Note that a similar pattern can be applied for analyzing session-level metrics for a user-randomized experiment, or any other case where the analysis unit is more granular than the randomization unit.

Syncing metrics

Certified Metrics are synced using the eppo_metrics_sync python package. This package is a light wrapper that hits the Eppo metrics/sync API endpoint. If you prefer to integrate with the API directly, see the docs here.

This section walks through using the eppo_metrics_sync package to sync metrics both from your local environment (useful for developing metric yaml files) and from a GitHub repository (useful for long term version control). While the latter section focuses on GitHub, a similar approach can be use for any version control system.

From your local environment

To start, you'll need an Eppo API key with read/write Certified Metrics access. This can be created in the Eppo UI by navigating to Admin >> API Keys.

Next, install the eppo_metrics_sync package and set local environment variables:

python3 -m pip install eppo_metrics_sync
export EPPO_API_KEY=<your API key>
export EPPO_SYNC_TAG=local_dev_sync

Now, call the eppo_metrics_sync module and point it at a directory of yaml files:

python3 -m eppo_metrics_sync <path to your yaml files>

You should now see Certified Metrics in your Eppo workspace!

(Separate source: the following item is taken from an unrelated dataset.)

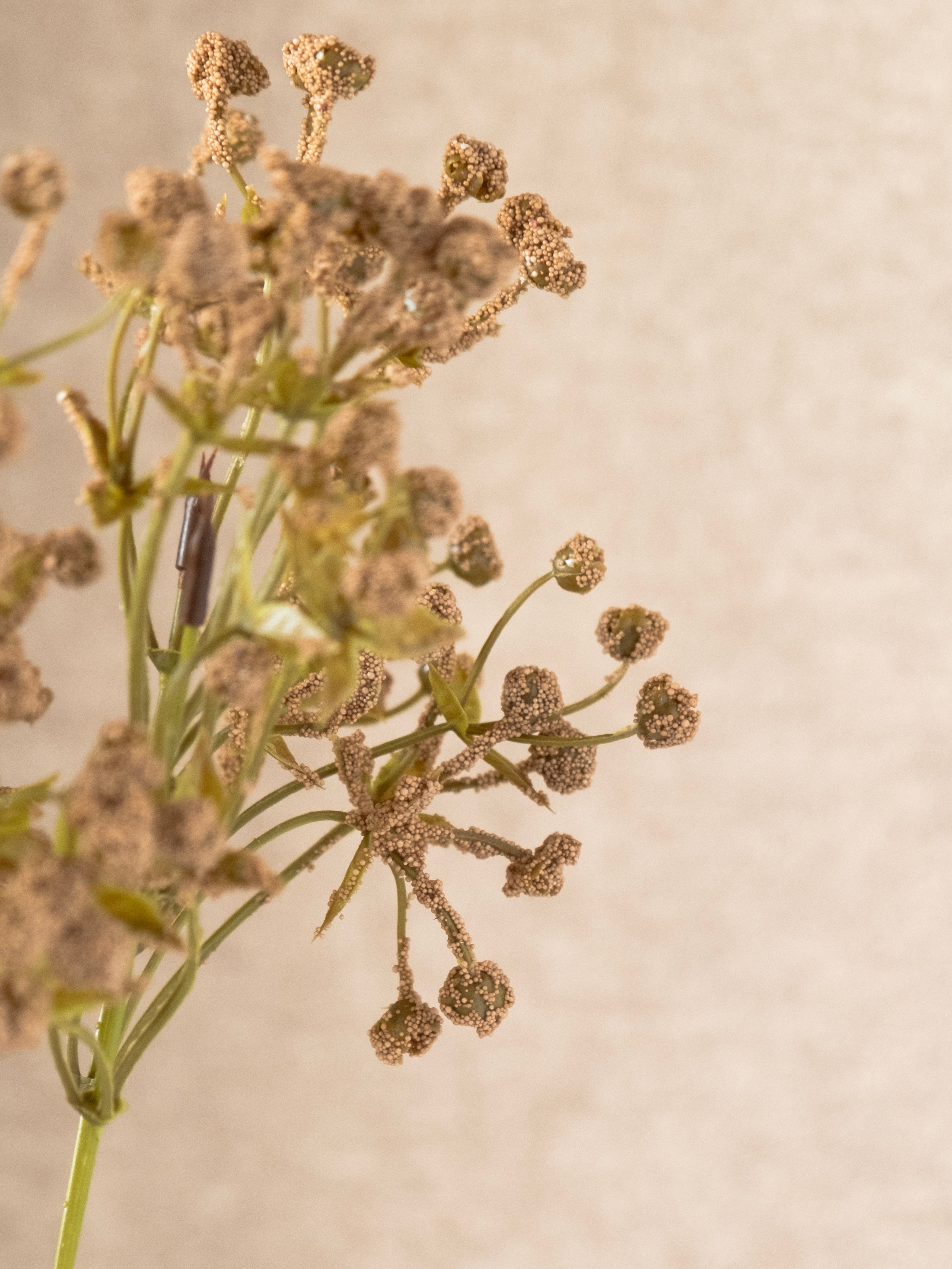 Artificial Frosted Gypsy Flower Bunch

To push updated metric definitions, simply call the eppo_metrics_sync module again.

From a GitHub repository

For long term version control, we recommend storing Certified Metric files in GitHub or a similar version control system.

Further, we recommend setting up a separate Eppo workspace for staging changes to Certified Metrics. Please contact your Eppo support representative or email support@geteppo.com to have this created.

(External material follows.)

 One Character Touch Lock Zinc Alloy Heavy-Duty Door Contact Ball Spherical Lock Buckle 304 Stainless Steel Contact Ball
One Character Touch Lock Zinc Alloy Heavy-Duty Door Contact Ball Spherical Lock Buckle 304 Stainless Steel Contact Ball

To connect a GitHub repository, you’ll need to complete the following steps:

  1. Create an API key in both your production and staging Eppo workspaces. This can be done by going to Admin >> API Keys in each workspace. Make sure that the keys have read/write access to the Certified Metrics Sync permission
  2. Add the API keys as a GitHub secrets named EPPO_API_KEY and EPPO_API_KEY_STAGING. (Alternatively, you can use GitHub environments, but will need to adjust the workflow yaml below slightly)
  3. Create a new branch on the repository you want to connect, and add metric yaml files to a directory called eppo_metrics (you can name this whatever you like, you’ll just need to adjust the directory name referenced in the GitHub workflow below)
  4. Copy the following GitHub workflow yaml into a new file .github/workflows/run_eppo_metric_sync.yaml . Replace demo_company_metric_repository with something that applies to your business and the set of metrics you are syncing (e.g., business_north_star_metrics)
note

We recommend specifying a specific version of the eppo-metrics-sync Python package to avoid unexpected changes. In the example below, it is set to version 0.0.3.

name: Sync Eppo Metrics

on:
pull_request:
branches:
- main
push:
branches:
- main

jobs:
deploy:
runs-on: ubuntu-latest

steps:
- uses: actions/checkout@v3
- name: Set up Python 3.10
uses: actions/setup-python@v3
with:
python-version: "3.10"
- name: Install dependencies
run: |
python3 -m pip install --upgrade pip
python3 -m pip install eppo-metrics-sync==0.1.0

- name: Sync Eppo Metrics (Prod)
env:
EPPO_API_KEY: ${{ secrets.EPPO_API_KEY }}
EPPO_SYNC_TAG: demo_company_metric_repository
if: github.event_name != 'pull_request'
run: |
python3 -m eppo_metrics_sync eppo_metrics

- name: Sync Eppo Metrics (Staging)
env:
EPPO_API_KEY: ${{ secrets.EPPO_API_KEY_STAGING }}
EPPO_SYNC_TAG: demo_company_metric_repository
run: |
python3 -m eppo_metrics_sync eppo_metrics
  1. Push this to your new GitHub branch and confirm that the new metrics are showing up in your staging environment. You can view the metric sync logs on the Admin page under Metric Sync Log

Certified metrics logs

  1. Once you are happy with your new metrics, merge the branch to main and you should see your new Certified Metrics in your production Eppo environment!